CPSC 170 Lab 8
Exceptions and File I/O
Exceptions Aren't Always Errors
File CountLetters.java
contains a program that reads a word from the user and prints the number of
occurrences of each letter in the word. Save it to your directory and study it,
then compile and run it to see how it works. In reading the code, note that the
word is converted to all upper case first, then each letter is translated to a
number in the range 0..25 (by subtracting 'A') for use
as an index. No test is done to ensure that the characters are in fact letters.
1. Run CountLetters
and enter a phrase, that is, more than one word with spaces or other
punctuation in between. It should throw an ArrayIndexOutOfBoundsException,
because a non-letter will generate an index that is not between 0 and 25. It
might be desirable to allow non-letter characters, but not count them. Of
course, you could explicitly test the value of the character to see if it is
between 'A' and 'Z'. However, an alternative is to go ahead and use the translated
character as an index, and catch an ArrayIndexOutOfBoundsException
if it occurs. Since you want don't want to do anything when a non-letter
occurs, the handler will be empty. Modify this method to do this as follows:
·
Put the body of the first for loop in a try.
·
Add a catch that catches the exception, but don't do anything with
it.
Compile and run your program.
2. Now modify the body of the catch so that it
prints a useful message (e.g., "Not a letter") followed by the
exception. Compile and run the program. Although it's useful to print the
exception for debugging, when you're trying to smoothly handle a condition that
you don't consider erroneous you often don't want to. In your print statement,
replace the exception with the character that created the out of bounds index.

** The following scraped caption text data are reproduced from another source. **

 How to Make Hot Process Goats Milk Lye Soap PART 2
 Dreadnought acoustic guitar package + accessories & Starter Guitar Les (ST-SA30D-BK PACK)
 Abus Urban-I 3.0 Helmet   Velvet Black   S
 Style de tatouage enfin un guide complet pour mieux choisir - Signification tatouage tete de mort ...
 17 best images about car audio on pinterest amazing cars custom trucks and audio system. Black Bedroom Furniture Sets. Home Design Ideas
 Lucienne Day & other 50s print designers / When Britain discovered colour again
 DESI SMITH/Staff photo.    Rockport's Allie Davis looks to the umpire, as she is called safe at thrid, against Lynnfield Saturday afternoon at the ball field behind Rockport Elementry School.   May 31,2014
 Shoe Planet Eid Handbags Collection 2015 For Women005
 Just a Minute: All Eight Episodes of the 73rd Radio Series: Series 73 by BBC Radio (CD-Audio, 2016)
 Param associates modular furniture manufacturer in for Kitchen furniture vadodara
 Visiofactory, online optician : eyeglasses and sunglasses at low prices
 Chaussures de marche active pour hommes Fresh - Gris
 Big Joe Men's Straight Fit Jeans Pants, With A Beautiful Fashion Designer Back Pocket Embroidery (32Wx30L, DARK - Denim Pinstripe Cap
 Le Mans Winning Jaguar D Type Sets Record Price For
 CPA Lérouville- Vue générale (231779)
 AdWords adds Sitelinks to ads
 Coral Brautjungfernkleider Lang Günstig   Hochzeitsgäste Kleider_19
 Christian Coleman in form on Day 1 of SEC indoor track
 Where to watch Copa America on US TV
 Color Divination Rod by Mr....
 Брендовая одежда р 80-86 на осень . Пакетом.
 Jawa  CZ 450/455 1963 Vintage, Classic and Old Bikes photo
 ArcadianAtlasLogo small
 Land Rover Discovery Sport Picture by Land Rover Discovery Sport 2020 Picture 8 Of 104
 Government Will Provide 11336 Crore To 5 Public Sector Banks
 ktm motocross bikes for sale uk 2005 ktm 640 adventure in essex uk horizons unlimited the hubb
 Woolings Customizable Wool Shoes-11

Run the program again; much nicer!
Placing Exception Handlers
File ParseInts.java
contains a program that does the following:
·
Prompts for and reads in a line of input
·
Uses a second Scanner to take the input line one token at a time
and parses an integer from each token as it is extracted.
·
Sums the integers.
·
Prints the sum.
Save ParseInts to your directory and
compile and run it. If you give it the input
10 20 30 40
it should print
The sum of the integers on the line is
100.
Try some other inputs as well. Now try a line that contains both
integers and other values, e.g.,
We have 2 dogs and 1 cat.
You should get a NumberFormatException
when it tries to call Integer.parseInt
on "We", which is not an integer. One way around this is to put the
loop that reads inside a try and catch
the NumberFormatException but not do anything with
it. This way if it's not an integer it doesn't cause an error; it goes to the
exception handler, which does nothing. Do this as follows:
·
Modify the program to add a try statement that encompasses the
entire while loop. The try and opening {
should go before the while,
and the catch after the loop body.
Catch a NumberFormatException and have an empty body
for the catch.
·
Compile and run the program and enter a line with mixed integers
and other values. You should find that it stops summing at the first
non-integer, so the line above will produce a sum of 0, and the line "1
fish 2 fish" will produce a sum of 1. This is because the entire loop is
inside the try, so when an exception
is thrown the loop is terminated. To make it continue, move the try and catch inside the loop. Now when an exception is thrown, the next
statement is the next iteration of the loop, so the entire line is processed.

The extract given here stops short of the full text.